__What you need to do__
Each entry below must be repeated word for word.

(Saved entries)

====

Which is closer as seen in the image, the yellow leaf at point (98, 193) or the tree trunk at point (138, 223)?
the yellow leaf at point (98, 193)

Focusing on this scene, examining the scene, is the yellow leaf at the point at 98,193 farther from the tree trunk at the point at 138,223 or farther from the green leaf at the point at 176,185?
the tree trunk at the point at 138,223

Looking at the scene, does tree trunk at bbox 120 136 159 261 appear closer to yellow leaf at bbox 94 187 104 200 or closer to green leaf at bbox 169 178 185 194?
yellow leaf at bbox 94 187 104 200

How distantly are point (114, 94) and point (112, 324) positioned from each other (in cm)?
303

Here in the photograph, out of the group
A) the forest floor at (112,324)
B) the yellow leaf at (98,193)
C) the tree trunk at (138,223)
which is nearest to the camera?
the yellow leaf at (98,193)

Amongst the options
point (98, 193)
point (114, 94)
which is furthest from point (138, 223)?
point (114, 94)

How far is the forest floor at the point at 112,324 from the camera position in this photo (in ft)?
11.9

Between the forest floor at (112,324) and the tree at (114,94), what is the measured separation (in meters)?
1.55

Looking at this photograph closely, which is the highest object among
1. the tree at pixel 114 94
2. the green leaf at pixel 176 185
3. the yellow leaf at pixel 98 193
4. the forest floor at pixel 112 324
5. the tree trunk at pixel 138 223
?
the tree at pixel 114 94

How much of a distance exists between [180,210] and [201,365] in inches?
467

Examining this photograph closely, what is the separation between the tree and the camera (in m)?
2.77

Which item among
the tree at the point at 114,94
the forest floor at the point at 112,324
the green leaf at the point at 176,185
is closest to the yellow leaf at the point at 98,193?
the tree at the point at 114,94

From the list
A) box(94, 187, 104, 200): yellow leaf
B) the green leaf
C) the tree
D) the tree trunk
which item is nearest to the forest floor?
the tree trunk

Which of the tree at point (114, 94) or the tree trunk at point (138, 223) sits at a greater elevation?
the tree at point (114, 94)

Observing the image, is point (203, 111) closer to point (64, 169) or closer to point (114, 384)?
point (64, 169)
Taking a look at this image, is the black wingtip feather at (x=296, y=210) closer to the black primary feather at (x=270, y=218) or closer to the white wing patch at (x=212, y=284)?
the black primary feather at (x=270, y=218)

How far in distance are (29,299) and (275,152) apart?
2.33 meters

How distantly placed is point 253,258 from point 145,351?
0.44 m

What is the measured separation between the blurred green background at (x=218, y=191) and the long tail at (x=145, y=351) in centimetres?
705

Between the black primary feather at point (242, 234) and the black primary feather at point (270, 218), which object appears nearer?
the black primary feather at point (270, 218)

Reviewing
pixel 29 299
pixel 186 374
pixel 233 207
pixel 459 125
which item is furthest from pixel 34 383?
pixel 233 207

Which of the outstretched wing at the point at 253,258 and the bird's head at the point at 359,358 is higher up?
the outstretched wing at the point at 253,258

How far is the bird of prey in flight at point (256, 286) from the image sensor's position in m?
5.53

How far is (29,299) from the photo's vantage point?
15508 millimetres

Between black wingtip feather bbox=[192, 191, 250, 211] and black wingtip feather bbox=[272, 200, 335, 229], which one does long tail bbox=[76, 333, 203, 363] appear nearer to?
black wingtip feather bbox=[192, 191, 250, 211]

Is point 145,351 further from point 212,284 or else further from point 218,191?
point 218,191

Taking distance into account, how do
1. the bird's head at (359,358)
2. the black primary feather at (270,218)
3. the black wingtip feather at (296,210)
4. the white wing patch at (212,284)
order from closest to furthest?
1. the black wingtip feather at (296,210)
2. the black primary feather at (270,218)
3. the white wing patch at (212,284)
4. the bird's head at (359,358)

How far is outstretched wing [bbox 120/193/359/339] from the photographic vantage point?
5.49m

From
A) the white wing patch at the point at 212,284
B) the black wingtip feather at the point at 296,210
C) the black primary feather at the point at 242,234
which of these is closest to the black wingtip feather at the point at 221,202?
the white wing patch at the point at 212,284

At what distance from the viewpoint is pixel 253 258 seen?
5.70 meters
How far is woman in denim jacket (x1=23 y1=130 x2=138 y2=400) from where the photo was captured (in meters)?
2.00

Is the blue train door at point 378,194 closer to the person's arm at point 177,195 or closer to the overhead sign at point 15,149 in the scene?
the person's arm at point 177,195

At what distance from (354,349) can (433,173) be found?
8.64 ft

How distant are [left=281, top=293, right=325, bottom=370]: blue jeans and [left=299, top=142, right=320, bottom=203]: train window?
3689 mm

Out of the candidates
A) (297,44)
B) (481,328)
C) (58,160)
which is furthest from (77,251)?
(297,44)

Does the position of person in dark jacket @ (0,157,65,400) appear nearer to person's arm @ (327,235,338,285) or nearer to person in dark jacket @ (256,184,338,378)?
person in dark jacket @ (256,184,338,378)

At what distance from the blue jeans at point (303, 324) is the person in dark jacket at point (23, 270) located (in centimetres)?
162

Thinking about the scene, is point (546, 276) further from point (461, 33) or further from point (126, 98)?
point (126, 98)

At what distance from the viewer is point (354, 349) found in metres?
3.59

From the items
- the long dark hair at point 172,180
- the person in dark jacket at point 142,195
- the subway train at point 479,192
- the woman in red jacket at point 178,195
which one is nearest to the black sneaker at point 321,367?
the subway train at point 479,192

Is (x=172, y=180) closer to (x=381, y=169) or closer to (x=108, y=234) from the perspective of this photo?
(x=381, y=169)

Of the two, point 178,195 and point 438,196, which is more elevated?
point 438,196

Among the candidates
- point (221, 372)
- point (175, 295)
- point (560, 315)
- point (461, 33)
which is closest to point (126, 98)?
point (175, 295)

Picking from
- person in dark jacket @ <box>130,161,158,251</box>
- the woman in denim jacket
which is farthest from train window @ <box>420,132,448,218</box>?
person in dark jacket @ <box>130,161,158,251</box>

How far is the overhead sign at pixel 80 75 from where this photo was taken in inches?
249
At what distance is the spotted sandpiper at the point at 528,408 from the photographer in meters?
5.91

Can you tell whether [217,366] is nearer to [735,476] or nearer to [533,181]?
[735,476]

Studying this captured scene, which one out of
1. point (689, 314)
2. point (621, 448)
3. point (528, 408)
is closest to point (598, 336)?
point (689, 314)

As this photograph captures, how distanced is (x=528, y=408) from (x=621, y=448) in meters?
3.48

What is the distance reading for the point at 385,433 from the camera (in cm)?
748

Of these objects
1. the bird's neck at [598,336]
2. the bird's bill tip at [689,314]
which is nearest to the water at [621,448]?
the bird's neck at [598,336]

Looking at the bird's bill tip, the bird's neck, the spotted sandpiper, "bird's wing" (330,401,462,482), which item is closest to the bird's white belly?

====

__Written solution__
Which is closer as seen in the image, the yellow leaf at point (98, 193) or the tree trunk at point (138, 223)?
the yellow leaf at point (98, 193)

Focusing on this scene, examining the scene, is the yellow leaf at the point at 98,193 farther from the tree trunk at the point at 138,223 or farther from the green leaf at the point at 176,185?
the tree trunk at the point at 138,223

Looking at the scene, does tree trunk at bbox 120 136 159 261 appear closer to yellow leaf at bbox 94 187 104 200 or closer to green leaf at bbox 169 178 185 194?
yellow leaf at bbox 94 187 104 200

How distantly are point (114, 94) and point (112, 324) positioned from each other (in cm)?
303

Here in the photograph, out of the group
A) the forest floor at (112,324)
B) the yellow leaf at (98,193)
C) the tree trunk at (138,223)
which is nearest to the camera?
the yellow leaf at (98,193)

Amongst the options
point (98, 193)
point (114, 94)
which is furthest from point (138, 223)?
point (114, 94)

How far is the forest floor at the point at 112,324 from the camera position in this photo (in ft)?
11.9

Between the forest floor at (112,324) and the tree at (114,94), what is the measured separation (in meters)?
1.55

Looking at this photograph closely, which is the highest object among
1. the tree at pixel 114 94
2. the green leaf at pixel 176 185
3. the yellow leaf at pixel 98 193
4. the forest floor at pixel 112 324
5. the tree trunk at pixel 138 223
?
the tree at pixel 114 94

How much of a distance exists between [180,210] and [201,365] in inches?
467

Examining this photograph closely, what is the separation between the tree and the camera (in m)?
2.77

Which item among
the tree at the point at 114,94
the forest floor at the point at 112,324
the green leaf at the point at 176,185
is closest to the yellow leaf at the point at 98,193?
the tree at the point at 114,94

From the list
A) box(94, 187, 104, 200): yellow leaf
B) the green leaf
C) the tree
D) the tree trunk
which item is nearest to the forest floor?
the tree trunk

Which of the tree at point (114, 94) or the tree trunk at point (138, 223) sits at a greater elevation?
the tree at point (114, 94)

Observing the image, is point (203, 111) closer to point (64, 169) or closer to point (114, 384)?
point (64, 169)
Taking a look at this image, is the black wingtip feather at (x=296, y=210) closer to the black primary feather at (x=270, y=218) or closer to the white wing patch at (x=212, y=284)?
the black primary feather at (x=270, y=218)

How far in distance are (29,299) and (275,152) apart?
2.33 meters

How distantly placed is point 253,258 from point 145,351?
0.44 m

What is the measured separation between the blurred green background at (x=218, y=191) and the long tail at (x=145, y=351) in centimetres?
705

Between the black primary feather at point (242, 234) and the black primary feather at point (270, 218), which object appears nearer?
the black primary feather at point (270, 218)

Reviewing
pixel 29 299
pixel 186 374
pixel 233 207
pixel 459 125
which item is furthest from pixel 34 383?
pixel 233 207

Which of the outstretched wing at the point at 253,258 and the bird's head at the point at 359,358 is higher up?
the outstretched wing at the point at 253,258

How far is the bird of prey in flight at point (256, 286) from the image sensor's position in m?
5.53

How far is (29,299) from the photo's vantage point?
15508 millimetres

Between black wingtip feather bbox=[192, 191, 250, 211] and black wingtip feather bbox=[272, 200, 335, 229], which one does long tail bbox=[76, 333, 203, 363] appear nearer to?
black wingtip feather bbox=[192, 191, 250, 211]

Is point 145,351 further from point 212,284 or else further from point 218,191?
point 218,191

Taking distance into account, how do
1. the bird's head at (359,358)
2. the black primary feather at (270,218)
3. the black wingtip feather at (296,210)
4. the white wing patch at (212,284)
order from closest to furthest?
1. the black wingtip feather at (296,210)
2. the black primary feather at (270,218)
3. the white wing patch at (212,284)
4. the bird's head at (359,358)

How far is outstretched wing [bbox 120/193/359/339] from the photographic vantage point?
5.49m

From
A) the white wing patch at the point at 212,284
B) the black wingtip feather at the point at 296,210
C) the black primary feather at the point at 242,234
which of these is closest to the black wingtip feather at the point at 221,202?
the white wing patch at the point at 212,284

At what distance from the viewpoint is pixel 253 258 seen?
5.70 meters
How far is woman in denim jacket (x1=23 y1=130 x2=138 y2=400) from where the photo was captured (in meters)?
2.00

Is the blue train door at point 378,194 closer to the person's arm at point 177,195 or closer to the overhead sign at point 15,149 in the scene?
the person's arm at point 177,195

At what distance from (354,349) can (433,173) be found?
8.64 ft

How distant are [left=281, top=293, right=325, bottom=370]: blue jeans and [left=299, top=142, right=320, bottom=203]: train window?
3689 mm

Out of the candidates
A) (297,44)
B) (481,328)
C) (58,160)
which is furthest from (77,251)?
(297,44)

Does the position of person in dark jacket @ (0,157,65,400) appear nearer to person's arm @ (327,235,338,285) or nearer to person in dark jacket @ (256,184,338,378)?
person in dark jacket @ (256,184,338,378)

At what distance from the blue jeans at point (303, 324) is the person in dark jacket at point (23, 270) located (in centimetres)?
162

Thinking about the scene, is point (546, 276) further from point (461, 33) or further from point (126, 98)?
point (126, 98)

At what distance from the viewer is point (354, 349) found in metres?
3.59

From the items
- the long dark hair at point 172,180
- the person in dark jacket at point 142,195
- the subway train at point 479,192
- the woman in red jacket at point 178,195
which one is nearest to the black sneaker at point 321,367?
the subway train at point 479,192

Is (x=172, y=180) closer to (x=381, y=169) or closer to (x=108, y=234) from the perspective of this photo?
(x=381, y=169)

Of the two, point 178,195 and point 438,196, which is more elevated?
point 438,196

Among the candidates
- point (221, 372)
- point (175, 295)
- point (560, 315)
- point (461, 33)
which is closest to point (126, 98)?
point (175, 295)

Picking from
- person in dark jacket @ <box>130,161,158,251</box>
- the woman in denim jacket
which is farthest from train window @ <box>420,132,448,218</box>?
person in dark jacket @ <box>130,161,158,251</box>

How far is the overhead sign at pixel 80 75 from where this photo was taken in inches?
249
At what distance is the spotted sandpiper at the point at 528,408 from the photographer in meters?
5.91

Can you tell whether [217,366] is nearer to [735,476] or nearer to [533,181]?
[735,476]

Studying this captured scene, which one out of
1. point (689, 314)
2. point (621, 448)
3. point (528, 408)
is closest to point (598, 336)?
point (689, 314)

As this photograph captures, how distanced is (x=528, y=408) from (x=621, y=448) in meters?
3.48

What is the distance reading for the point at 385,433 from the camera (in cm)?
748

Of these objects
1. the bird's neck at [598,336]
2. the bird's bill tip at [689,314]
which is nearest to the water at [621,448]?
the bird's neck at [598,336]

Looking at the bird's bill tip, the bird's neck, the spotted sandpiper, "bird's wing" (330,401,462,482), which item is closest to the bird's white belly?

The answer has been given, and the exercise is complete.